E levou-me até junto duma fonte de jorro abundante.
– Queres provar?
– Homem, assim de estômago vazio...
– É só para veres como é fresca.
Era realmente deliciosa.
– Já reparaste nas cabanas dos pastores?
– Estou a ver.
Uma antiga, género caverna de urso, outra mais sofisticada, obra do Parque da Peneda-Gerês. Indiquei a primeira e disse:
– Não era eu que entrava aí!
– Porquê?
– Por causa das víboras.
– Deixa lá as víboras e anda.
– Para onde?
– Junto daquelas árvores. Há lá água e sombra.
– É longe?
– Uns mil e quinhentos metros.
– Devem ser mais.
– Uns dois quilómetros, no máximo.
– Mais que fossem. Avante, compañero de mi vida.
Distribuímos a caravela e pusemo-nos em marcha. Eu via o Zé à minha frente, liteiro pelas costas, lancheira ao ombro, enfiada no rijo bengalão de carvalho cerquinho, passo estugado de contrabandista. De vez em quando voltava-se e dizia:
– Segue as mariolas. As maiores, indicam as auto-estradas; as mais pequenas, as vias secundárias.

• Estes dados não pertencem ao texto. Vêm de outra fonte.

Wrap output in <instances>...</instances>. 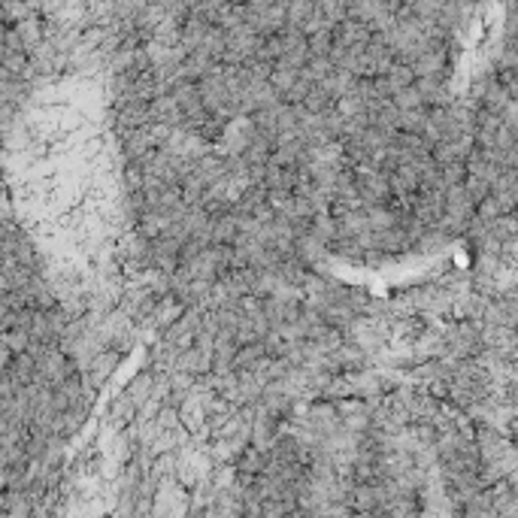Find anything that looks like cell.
<instances>
[{
  "instance_id": "6da1fadb",
  "label": "cell",
  "mask_w": 518,
  "mask_h": 518,
  "mask_svg": "<svg viewBox=\"0 0 518 518\" xmlns=\"http://www.w3.org/2000/svg\"><path fill=\"white\" fill-rule=\"evenodd\" d=\"M155 382H158V373L152 370H143L136 373V376L131 379V385H127V397H131L136 406H146V403H152V394H155Z\"/></svg>"
},
{
  "instance_id": "277c9868",
  "label": "cell",
  "mask_w": 518,
  "mask_h": 518,
  "mask_svg": "<svg viewBox=\"0 0 518 518\" xmlns=\"http://www.w3.org/2000/svg\"><path fill=\"white\" fill-rule=\"evenodd\" d=\"M397 110H415V106H424L422 103V94H418V88H413V85H403V88H397L394 91V101H391Z\"/></svg>"
},
{
  "instance_id": "7a4b0ae2",
  "label": "cell",
  "mask_w": 518,
  "mask_h": 518,
  "mask_svg": "<svg viewBox=\"0 0 518 518\" xmlns=\"http://www.w3.org/2000/svg\"><path fill=\"white\" fill-rule=\"evenodd\" d=\"M424 121H428V106H415V110H400L397 131L422 134V131H424Z\"/></svg>"
},
{
  "instance_id": "5b68a950",
  "label": "cell",
  "mask_w": 518,
  "mask_h": 518,
  "mask_svg": "<svg viewBox=\"0 0 518 518\" xmlns=\"http://www.w3.org/2000/svg\"><path fill=\"white\" fill-rule=\"evenodd\" d=\"M413 79H415V70H409V67H394L391 79H388V82H391V94L397 88H403V85H413Z\"/></svg>"
},
{
  "instance_id": "8992f818",
  "label": "cell",
  "mask_w": 518,
  "mask_h": 518,
  "mask_svg": "<svg viewBox=\"0 0 518 518\" xmlns=\"http://www.w3.org/2000/svg\"><path fill=\"white\" fill-rule=\"evenodd\" d=\"M6 346H10L12 352H21V349L28 346V337H25V333H21V331H12L10 337H6Z\"/></svg>"
},
{
  "instance_id": "3957f363",
  "label": "cell",
  "mask_w": 518,
  "mask_h": 518,
  "mask_svg": "<svg viewBox=\"0 0 518 518\" xmlns=\"http://www.w3.org/2000/svg\"><path fill=\"white\" fill-rule=\"evenodd\" d=\"M118 361H121V352H103V355H97V361H94V388L101 385L103 379L112 376V370L118 367Z\"/></svg>"
}]
</instances>
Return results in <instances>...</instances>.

Eu via apenas uns carreiritos manhosos, por onde era difícil progredir. Ora punha o pé em falso, ora tropeçava nas raízes. Cheguei a ir de cu nos tojos. Disse mal da minha vida. Da minha vida e das moscas, que largaram as vacas e caíram em mim. Caí nelas à bordoada.
– Ah, suas atrevidas! Lá por ir carregado, não sou nenhum burro.
As excomungadas, porém, não me largavam. Praguejei:
– Porque é que nesta imensidão de luz, silêncio e pedra há-de haver moscas? Nada há perfeito neste mundo.
Sem embargo, de quantas já vi, a do Gerês continua a ser a serra que maior sensação de grandeza me transmite. Vistas do Gerês, o Larouco e a Cabreira parecem serras secundárias. Parei de novo, em êxtase perante a divindade.
– Para aqui – gritou-me o Zé para além dum espesso matagal.
Vi-me e desejei-me para lá chegar.
– Porque não esperaste por mim?
– Oh, rapaz, já não aguentava o peso da bengala no ombro.
Havia ali um carvalho solitário, lanços de água estagnada, uns metros de torrão seco.
O Zé estendeu o liteiro na relva, abriu a lancheira. À vista das loiras coxas dum frango caseiro assado, esqueci as belezas da serra.
Bento da Cruz, PROLEGÓMENOS II – Crónicas de Barroso (p. 23 e ss.)